Каждое утро он просыпался в беспокойстве за жену. Отправлялся в большой дом, проводил с Кэтрин дни, и она терпеливо объясняла ему то, что он запамятовал. Она кормила его супом из ложки, купала в теплой ванне, и озноб на пять минут отступал. Ральф приходил к ней за инъекцией морфия, и она капала яд в его пищу, на щетку для волос, на одежду. Он не мог терпеть прикосновения ткани к телу. В некоторые моменты он вспоминал, что с ним делают, но тут же забывал. Он никогда ни в чем не винил Кэтрин.
После ужина и чтения у камина его укутывали в шали, и миссис Ларсен осторожно и медленно увозила его домой. Ненавистный взгляд служанки пронзал Кэтрин сердце. Она долго шла по темным полям, поднималась по ступеням старого фермерского дома и до утра сидела возле кровати Ральфа. Если он просыпался, брала его за руку, вытирала лоб мягкой теплой тканью, называла по его просьбе имена мертвых и живых, являвшихся к нему по ночам. Еще до восхода солнца она надевала пальто и возвращалась на виллу — поспать немного, а потом приходил он. Труит не соображал, где находится, не понимал, куда сесть, и иногда не узнавал ее.
Наконец Ральф созрел. Он хотел умереть. Но Кэтрин все еще не решалась. И вдруг поняла, что не сможет этого сделать.
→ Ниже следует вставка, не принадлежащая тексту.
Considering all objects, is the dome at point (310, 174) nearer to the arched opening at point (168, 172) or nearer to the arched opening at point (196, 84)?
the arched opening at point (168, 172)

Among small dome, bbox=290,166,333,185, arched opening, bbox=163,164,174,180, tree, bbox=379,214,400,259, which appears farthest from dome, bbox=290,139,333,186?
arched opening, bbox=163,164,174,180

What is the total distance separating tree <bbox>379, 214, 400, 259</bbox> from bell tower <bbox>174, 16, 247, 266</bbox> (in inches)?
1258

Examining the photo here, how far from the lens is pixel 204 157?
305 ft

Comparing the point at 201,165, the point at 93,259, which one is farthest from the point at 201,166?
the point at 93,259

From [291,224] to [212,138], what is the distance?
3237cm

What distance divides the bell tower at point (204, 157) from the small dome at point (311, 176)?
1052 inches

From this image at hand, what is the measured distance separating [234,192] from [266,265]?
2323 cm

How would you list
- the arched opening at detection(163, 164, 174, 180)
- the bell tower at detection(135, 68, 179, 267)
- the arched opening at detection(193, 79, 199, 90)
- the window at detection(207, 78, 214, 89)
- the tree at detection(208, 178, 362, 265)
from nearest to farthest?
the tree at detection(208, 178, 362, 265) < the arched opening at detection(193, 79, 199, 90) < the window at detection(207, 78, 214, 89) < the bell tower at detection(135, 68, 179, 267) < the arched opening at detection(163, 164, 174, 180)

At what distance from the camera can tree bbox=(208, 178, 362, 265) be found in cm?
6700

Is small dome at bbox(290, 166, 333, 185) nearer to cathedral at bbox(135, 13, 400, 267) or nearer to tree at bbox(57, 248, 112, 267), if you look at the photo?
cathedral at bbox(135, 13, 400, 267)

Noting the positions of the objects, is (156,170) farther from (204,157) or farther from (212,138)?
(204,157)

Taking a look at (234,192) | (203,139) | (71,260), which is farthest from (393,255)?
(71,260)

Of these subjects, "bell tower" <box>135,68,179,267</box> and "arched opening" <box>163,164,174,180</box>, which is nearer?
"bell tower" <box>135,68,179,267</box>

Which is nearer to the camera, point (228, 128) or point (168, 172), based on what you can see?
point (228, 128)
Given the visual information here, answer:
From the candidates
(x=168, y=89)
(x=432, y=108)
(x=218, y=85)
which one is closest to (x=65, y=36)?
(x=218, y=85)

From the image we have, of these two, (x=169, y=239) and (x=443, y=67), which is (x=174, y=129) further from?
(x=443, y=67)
Он сидел на стуле в музыкальной комнате. Она заткнула ему уши ватой, потому что любой шум доводил его до неистовства, и опустилась перед ним на колени.
Кэтрин с трудом переносила свою греховность, страдания мужа, его терпеливое согласие на все. Она положила голову Ральфу на колени и тихо сказала, глядя в его усталое лицо:
— Все пропало. Я не могу этого сделать.
— Что сделать?
— Ты все, что у меня есть. Ты мой мир, и я не могу сделать это с тобой. Я слишком тебя люблю. Мне стыдно, когда ты смотришь на меня. Возьми меня за руку. Все прекратится. Ты будешь жить. Я сделаю тебя здоровым.
Ральф глядел на жену, его лицо излучало сплошную доброту.
— Если ты умрешь, я буду тосковать всю жизнь. Горевать по тебе, когда меня поведут вешать, когда наденут петлю на шею.
— Но я хочу умереть. Сделай это.
— Нет. Ты думаешь, что хочешь, но это не так.
— Антонио…
— Он приедет. Обещаю. Он приедет. Я с тобой. Живи для меня.
Ральф дотронулся до ее волос. Подержал прядь между большим и указательным пальцем.
Он любит ее. Он будет жить.
Возможно, под конец прольется свет. Может, из тьмы есть выход. Кэтрин на это надеялась. Она очень устала.